Le cinquième volet des explorations sonores de Bardo Pond révèle que la no-wave a encore de beaux jours devant elle. D’obédience sonic-youthienne, ce quintette de Philadelphie orchestre sur Dilate de lentes et sombres symphonies planantes où domine l’électricité des frères Gibbons (guitaristes). Malgré un chant assez décevant et quelques lourdeurs (Ib), l’album démontre que la distorsion peut être un bel objet de contemplation.

Le disque est d’un remarquable minimalisme technique, d’une facture assez velvétienne, comme en témoignent la rythmique et le gratté acoustique de Inside. L’ossature de la plupart des pièces repose sur la simple répétition d’une infime poignée d’accords ou de notes (mises en boucle sur Aphasia). Ce ne sont ni les notes ni même les accords, assez anodins, qui retiennent notre attention mais plutôt l’extraordinaire déploiement sonore auquel ils donnent naissance : le motif initial se voit presque toujours enrichi par différentes couches de saturation qui confèrent à la musique du groupe une densité sans équivalent. Ainsi, sur Inside, des lignes de guitare distordues à souhait et surgies de nulle part s’accaparent peu à peu tout l’espace du morceau : lente montée du volume, modification des pédales d’effet qui accroît l’ampleur des notes. Elles recouvrent de leurs gémissements électriques -dus à l’effet wah-wah- le cadre acoustique qui prévalait jusqu’alors. Ce n’est donc pas le morceau en lui-même qui est intéressant sur Dilate mais son évolution. Une évolution lente (la durée moyenne des morceaux est de sept minutes) et dynamisée par d’incessantes modulations du rendu sonore (amplificateur trituré, recours aux différentes pédales d’effets). Chaque pièce s’apparente à un voyage musical à travers des univers sonores parallèles où l’enveloppe sonique évolue tandis que les accords restent identiques. Two planes ou la fin de Swigillustrent parfaitement cet aspect de l’œuvre.
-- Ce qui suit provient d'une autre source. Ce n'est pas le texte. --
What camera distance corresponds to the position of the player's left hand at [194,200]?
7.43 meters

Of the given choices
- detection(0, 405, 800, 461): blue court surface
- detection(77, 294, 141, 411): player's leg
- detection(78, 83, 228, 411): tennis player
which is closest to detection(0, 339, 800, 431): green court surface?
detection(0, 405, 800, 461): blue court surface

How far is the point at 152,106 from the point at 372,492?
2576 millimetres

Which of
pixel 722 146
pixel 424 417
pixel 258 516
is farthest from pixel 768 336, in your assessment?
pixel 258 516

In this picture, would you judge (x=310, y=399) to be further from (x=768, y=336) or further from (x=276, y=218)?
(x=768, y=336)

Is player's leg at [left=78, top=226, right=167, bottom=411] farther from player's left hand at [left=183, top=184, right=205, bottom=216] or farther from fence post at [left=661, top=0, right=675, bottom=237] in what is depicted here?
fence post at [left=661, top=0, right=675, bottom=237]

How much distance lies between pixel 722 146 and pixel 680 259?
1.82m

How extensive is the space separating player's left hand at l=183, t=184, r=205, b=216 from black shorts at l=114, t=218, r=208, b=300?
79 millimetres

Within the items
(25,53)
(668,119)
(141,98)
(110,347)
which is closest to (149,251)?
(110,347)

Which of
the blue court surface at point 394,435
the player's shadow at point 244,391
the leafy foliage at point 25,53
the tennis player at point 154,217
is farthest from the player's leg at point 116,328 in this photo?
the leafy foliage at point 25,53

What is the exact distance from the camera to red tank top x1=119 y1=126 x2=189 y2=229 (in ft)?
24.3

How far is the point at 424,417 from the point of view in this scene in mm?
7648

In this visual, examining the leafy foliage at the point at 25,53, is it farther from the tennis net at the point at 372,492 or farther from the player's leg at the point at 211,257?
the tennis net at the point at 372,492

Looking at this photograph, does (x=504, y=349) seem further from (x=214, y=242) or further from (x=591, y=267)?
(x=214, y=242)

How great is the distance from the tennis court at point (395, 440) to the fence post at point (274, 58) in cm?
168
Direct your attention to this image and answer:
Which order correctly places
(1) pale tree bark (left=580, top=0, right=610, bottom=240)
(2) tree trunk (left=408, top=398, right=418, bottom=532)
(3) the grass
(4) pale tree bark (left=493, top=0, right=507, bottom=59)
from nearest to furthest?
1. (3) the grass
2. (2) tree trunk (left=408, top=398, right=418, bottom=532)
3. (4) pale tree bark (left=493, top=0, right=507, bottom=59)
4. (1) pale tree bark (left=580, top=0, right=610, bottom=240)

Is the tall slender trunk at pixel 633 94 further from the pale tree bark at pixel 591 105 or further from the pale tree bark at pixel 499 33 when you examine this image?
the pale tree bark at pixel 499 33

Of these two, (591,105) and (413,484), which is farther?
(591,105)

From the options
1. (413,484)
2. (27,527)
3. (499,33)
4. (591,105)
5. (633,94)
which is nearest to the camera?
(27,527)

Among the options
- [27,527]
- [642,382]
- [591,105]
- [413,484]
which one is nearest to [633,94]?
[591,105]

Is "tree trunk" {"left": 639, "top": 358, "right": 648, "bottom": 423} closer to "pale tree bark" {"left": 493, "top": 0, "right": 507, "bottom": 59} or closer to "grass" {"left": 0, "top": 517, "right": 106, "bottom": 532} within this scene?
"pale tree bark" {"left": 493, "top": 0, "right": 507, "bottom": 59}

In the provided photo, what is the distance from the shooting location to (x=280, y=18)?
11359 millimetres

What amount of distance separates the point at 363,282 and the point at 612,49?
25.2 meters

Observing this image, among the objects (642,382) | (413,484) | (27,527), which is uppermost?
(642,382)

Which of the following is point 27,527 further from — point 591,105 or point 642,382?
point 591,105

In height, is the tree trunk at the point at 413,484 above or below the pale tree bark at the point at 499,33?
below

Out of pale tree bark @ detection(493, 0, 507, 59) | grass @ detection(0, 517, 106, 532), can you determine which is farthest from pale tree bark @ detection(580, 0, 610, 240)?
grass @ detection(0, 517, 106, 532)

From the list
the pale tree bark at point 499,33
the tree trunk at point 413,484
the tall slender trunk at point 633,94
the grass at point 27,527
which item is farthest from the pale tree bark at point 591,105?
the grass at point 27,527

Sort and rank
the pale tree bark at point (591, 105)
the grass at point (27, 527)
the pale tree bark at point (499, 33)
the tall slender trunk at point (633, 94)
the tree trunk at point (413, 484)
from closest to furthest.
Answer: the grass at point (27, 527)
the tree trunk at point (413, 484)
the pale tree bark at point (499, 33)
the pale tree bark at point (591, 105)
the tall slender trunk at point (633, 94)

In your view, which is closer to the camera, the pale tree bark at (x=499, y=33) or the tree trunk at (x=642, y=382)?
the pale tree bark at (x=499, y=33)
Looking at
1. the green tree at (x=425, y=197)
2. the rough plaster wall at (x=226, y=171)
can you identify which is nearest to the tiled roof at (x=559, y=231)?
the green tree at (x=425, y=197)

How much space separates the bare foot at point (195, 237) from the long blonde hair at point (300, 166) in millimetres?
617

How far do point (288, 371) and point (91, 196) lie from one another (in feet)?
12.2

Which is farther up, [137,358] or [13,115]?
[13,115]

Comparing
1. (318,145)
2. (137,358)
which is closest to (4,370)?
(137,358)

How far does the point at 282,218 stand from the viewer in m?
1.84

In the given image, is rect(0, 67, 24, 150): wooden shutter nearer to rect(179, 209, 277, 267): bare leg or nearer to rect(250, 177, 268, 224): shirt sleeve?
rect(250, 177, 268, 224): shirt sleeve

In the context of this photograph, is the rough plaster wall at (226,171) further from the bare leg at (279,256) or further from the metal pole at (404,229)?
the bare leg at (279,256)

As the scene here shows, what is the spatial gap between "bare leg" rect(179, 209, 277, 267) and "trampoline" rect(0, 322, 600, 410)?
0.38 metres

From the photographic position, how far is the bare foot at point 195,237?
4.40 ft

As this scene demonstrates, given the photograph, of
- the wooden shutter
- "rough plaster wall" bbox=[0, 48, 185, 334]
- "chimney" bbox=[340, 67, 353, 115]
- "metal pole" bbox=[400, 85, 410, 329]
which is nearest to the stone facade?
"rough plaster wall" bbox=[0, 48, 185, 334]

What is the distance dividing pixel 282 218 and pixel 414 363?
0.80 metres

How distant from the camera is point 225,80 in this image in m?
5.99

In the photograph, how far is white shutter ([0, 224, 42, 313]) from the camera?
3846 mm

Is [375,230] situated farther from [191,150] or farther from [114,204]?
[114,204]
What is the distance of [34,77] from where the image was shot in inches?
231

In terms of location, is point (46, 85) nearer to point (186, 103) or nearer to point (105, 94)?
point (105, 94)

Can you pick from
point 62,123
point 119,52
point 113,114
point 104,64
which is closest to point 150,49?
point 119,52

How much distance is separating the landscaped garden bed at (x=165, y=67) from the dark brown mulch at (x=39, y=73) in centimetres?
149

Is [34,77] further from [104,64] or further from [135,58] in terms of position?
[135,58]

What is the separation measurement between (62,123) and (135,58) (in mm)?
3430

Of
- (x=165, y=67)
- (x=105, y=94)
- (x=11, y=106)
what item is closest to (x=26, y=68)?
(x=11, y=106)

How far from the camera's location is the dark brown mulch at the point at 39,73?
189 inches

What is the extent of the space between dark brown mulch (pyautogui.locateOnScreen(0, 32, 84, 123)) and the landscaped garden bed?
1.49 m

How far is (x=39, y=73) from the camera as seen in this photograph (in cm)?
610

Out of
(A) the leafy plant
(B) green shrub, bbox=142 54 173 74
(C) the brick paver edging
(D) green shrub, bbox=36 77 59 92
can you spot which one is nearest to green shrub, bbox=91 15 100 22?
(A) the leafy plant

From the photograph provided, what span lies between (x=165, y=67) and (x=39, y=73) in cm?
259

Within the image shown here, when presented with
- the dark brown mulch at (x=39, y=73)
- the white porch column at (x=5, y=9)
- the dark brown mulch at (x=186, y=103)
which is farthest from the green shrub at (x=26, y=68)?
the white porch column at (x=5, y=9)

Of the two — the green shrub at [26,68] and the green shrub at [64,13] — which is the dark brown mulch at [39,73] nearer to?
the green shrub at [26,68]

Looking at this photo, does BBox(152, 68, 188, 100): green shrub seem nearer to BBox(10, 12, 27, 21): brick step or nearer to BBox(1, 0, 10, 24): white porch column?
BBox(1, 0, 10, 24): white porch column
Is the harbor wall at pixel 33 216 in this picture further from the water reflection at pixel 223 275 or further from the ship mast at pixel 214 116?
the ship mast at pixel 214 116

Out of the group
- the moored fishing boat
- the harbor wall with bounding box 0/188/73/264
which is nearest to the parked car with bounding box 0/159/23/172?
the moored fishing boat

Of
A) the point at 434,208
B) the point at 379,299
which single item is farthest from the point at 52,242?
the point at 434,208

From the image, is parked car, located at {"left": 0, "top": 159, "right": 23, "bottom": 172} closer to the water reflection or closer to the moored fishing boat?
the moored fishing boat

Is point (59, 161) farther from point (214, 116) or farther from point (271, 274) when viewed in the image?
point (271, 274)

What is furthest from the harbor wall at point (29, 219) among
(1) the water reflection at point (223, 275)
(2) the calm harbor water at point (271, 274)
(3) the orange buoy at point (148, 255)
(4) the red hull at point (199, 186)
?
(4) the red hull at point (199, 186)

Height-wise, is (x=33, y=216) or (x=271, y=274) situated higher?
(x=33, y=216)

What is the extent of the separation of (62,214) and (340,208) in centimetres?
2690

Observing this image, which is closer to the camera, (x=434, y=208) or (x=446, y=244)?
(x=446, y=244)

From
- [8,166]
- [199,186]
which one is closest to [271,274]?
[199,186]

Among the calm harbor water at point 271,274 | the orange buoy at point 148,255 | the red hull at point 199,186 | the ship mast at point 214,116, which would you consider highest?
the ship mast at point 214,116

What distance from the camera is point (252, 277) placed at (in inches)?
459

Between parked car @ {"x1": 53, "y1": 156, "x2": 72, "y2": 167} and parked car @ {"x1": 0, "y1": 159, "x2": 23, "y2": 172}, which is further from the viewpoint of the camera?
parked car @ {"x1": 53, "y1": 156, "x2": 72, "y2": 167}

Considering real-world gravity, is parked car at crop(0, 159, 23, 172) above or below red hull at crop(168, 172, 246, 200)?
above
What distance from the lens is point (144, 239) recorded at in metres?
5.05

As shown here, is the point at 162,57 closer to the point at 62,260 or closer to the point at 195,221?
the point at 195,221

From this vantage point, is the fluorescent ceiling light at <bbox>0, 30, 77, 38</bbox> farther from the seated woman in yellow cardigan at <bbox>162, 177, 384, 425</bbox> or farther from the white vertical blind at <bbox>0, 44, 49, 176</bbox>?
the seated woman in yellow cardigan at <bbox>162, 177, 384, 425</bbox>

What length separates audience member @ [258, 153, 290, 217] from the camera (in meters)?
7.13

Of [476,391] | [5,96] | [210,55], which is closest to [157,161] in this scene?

Le titre de l’album en dit long sur les liens qui unissent la musique de Dilate à la consommation de stupéfiants. L’intensification croissante de la matière sonore correspond à la phase ascendante (ce que l’on nomme habituellement la « montée ») propre à toute expérience haschischine, drogue de prédilection des membres de Bardo Pond. Despite the roar s’ouvre sur la répétition de quelques accords de guitare folk émaillés de notes réverbérées et vibrantes. Ce mouvement se prolonge cinq minutes… une éternité (dilatation temporelle) ! L’accélération du gratté et l’apparition de la rythmique libèrent soudainement les notes électrifiées, lesquelles prennent alors leur envol. Un tel schéma de composition, fait d’attentes et de jouissances quasi orgasmiques, s’adresse sans aucun doute à des oreilles dont l’acuité est sévèrement démultipliée. D’autres morceaux mettent plutôt l’accent sur la phase descendante (Hum). Ajoutons à cela l’emploi de certains effets comme le partage stéréophonique des divers instruments sur Gange.

La faiblesse des prestations vocales de la chanteuse nuance pourtant tout enthousiasme. Lasse et plaintive, Isabelle Sollenberger chante par saccades et souligne avec affectation son refus de succomber à la tentation mélodique. Sa voix éthérée est (volontairement ?) « blanche », c’est-à-dire dénuée de toute singularité. Il émane donc de son chant une désagréable froideur, d’autant plus regrettable qu’elle est par ailleurs une excellente musicienne (flûtiste sur Swig et violoniste sur Two planes).

Avec ses strates évolutives (violon, guitare et synthétiseur) Dilate traite la matière sonore de façon quasi géologique. Une telle expérience mérite d’être partagée.